* **Compito assegnato 1**
Aggiorna il tratto delle voci che va dalla riga contenente "In the image displayed, of the options" fino alla fine delle voci, sostituendo "outer petal" con "side petal" e lasciando invariato tutto il resto; riporta soltanto quel tratto.

Nel ‘corpus’ degli insegnamenti della Chiesa ci sono alcuni principi fondamentali e irrinunciabili per la costruzione di una società veramente umana. La dignità trascendente della persona umana implica l’indisponibilità della vita e la sua custodia dal concepimento sino alla morte naturale, la liberta religiosa ed educativa che sono a fondamento di tutte le altre libertà, la famiglia fondata sul matrimonio41. Inoltre, i fedeli laici devono tenere nella massima considerazione altri aspetti di fondamentale importanza per ogni programma e scelta politica. Tra altri, si possono enumerar alcuni di particolare attualità: - l’investimento nell’educazione e la cura e fruttificazione del capitale umano, sociale e culturale delle nazioni, - la promozione di una autentica qualità di vita, di una ecologia umana della convivenza, di una protezione e sviluppo del tessuto familiare e sociale della nazione, - la ricerca di nuovi modelli di sviluppo, per mezzo di sinergie tra Stato, mercato, famiglia e gruppi intermedi della società civile, che sappiano combinare efficacemente crescita economica, equità sociale e lotta contro le povertà; - la padronanza e la condivisione del progresso tecnologico posto al servizio di tutto l’uomo e di tutti gli uomini, secondo misure etiche e non di sola fattibilità, - la cura particolare e preferenziale dei bisognosi e dei sofferente, con speciale attenzione a tutte le forme e situazioni di povertà materiale, morale e spirituale presenti nella società odierna; il rifiuto della violenza, della guerra e del terrorismo, nella ricerca realistica e audace, senza “irenismi”, di tutto ciò che può portare verso la riconciliazione e la pace; la promozione della solidarietà, dell’equa distribuzioni dei beni della terra, della protezione dell’ambiente, della sicurezza, nel cammino verso la costruzione di un autentica comunità mondiale della famiglia umana42. 
 
Certo, se la dottrina sociale della Chiesa rimane limitata alla reiterazione generica dei suoi “principi” e “valori”, all’esegesi auto-referenziale dei suoi contenuti, alla sua considerazione meramente accademica, corre il rischio di diventare sterile. Essa appartiene al dominio della morale sociale, cioè è fondamento, criterio e motivazione per l’azione. “Oggi più che mai – scriveva Paolo VI – la Parola di Dio non potrà essere proclamata né ascoltata se non è accompagnata dalla testimonianza della potenza dello Spirito Santo, operante nell’azione dei cristiani al servizio dei loro fratelli, nei punti dove essi si giocano la loro esistenza e il loro avvenire”43. Infatti, ribadiva Giovanni Paolo II, “oggi più che mai la Chiesa è cosciente che il messaggio sociale troverà credibilità nella testimonianza delle opere, prima che nella sua coerenza e logica interna”44. Quello che è in gioco non è un’ideologia o la discussione sui “massimi sistema” ma la verità, la vitalità e la fecondità di una esperienza cristiana che si irradia in tutti gli ambiti, strutture e circostanze della società.

* **Voci da elaborare**

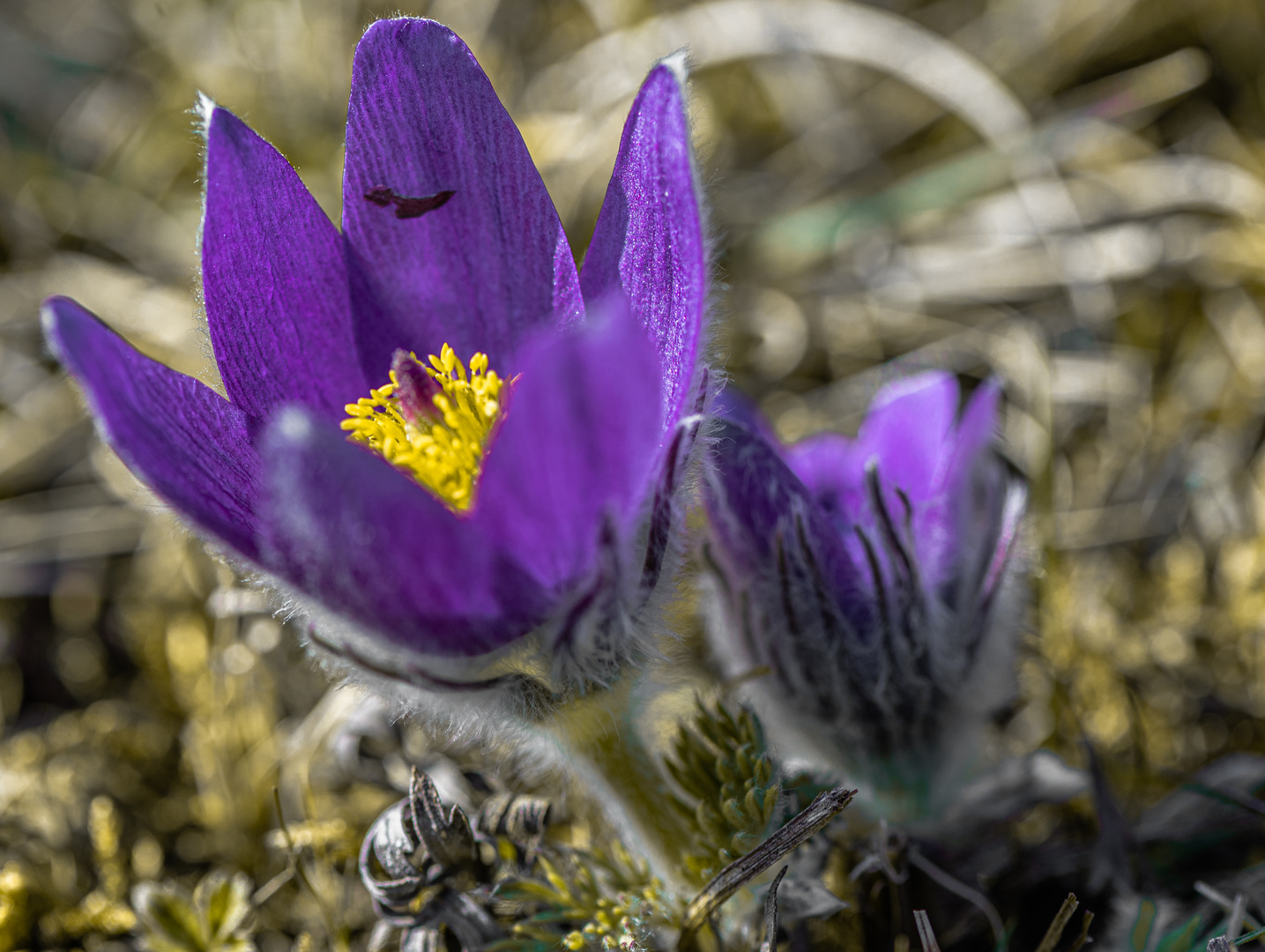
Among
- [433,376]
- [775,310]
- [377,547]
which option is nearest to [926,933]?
[377,547]

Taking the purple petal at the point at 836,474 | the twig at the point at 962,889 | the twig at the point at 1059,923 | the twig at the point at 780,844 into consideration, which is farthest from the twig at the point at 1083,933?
the purple petal at the point at 836,474

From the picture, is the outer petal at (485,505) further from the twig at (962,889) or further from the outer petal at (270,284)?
the twig at (962,889)

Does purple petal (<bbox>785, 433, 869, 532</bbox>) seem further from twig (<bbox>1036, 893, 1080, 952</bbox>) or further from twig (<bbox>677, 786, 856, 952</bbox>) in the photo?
twig (<bbox>1036, 893, 1080, 952</bbox>)

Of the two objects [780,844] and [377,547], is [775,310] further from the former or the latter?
[377,547]

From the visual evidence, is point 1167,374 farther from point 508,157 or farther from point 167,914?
point 167,914

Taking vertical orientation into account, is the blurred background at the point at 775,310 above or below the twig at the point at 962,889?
above

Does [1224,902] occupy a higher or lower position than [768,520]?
lower

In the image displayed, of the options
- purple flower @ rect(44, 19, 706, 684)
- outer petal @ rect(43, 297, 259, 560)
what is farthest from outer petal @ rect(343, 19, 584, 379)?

* **Compito assegnato 2**
Traduci in inglese questa frase del testo di riferimento: «Certo, se la dottrina sociale della Chiesa rimane limitata alla reiterazione generica dei suoi “principi” e “valori”, all’esegesi auto-referenziale dei suoi contenuti, alla sua considerazione meramente accademica, corre il rischio di diventare sterile.»

* **Risposta finale 1**
In the image displayed, of the options
- purple flower @ rect(44, 19, 706, 684)
- side petal @ rect(43, 297, 259, 560)
what is farthest from side petal @ rect(343, 19, 584, 379)?

* **Risposta finale 2**
Of course, if the social doctrine of the Church remains limited to the generic reiteration of its “principles” and “values,” to the self-referential exegesis of its contents, and to its merely academic consideration, it runs the risk of becoming sterile.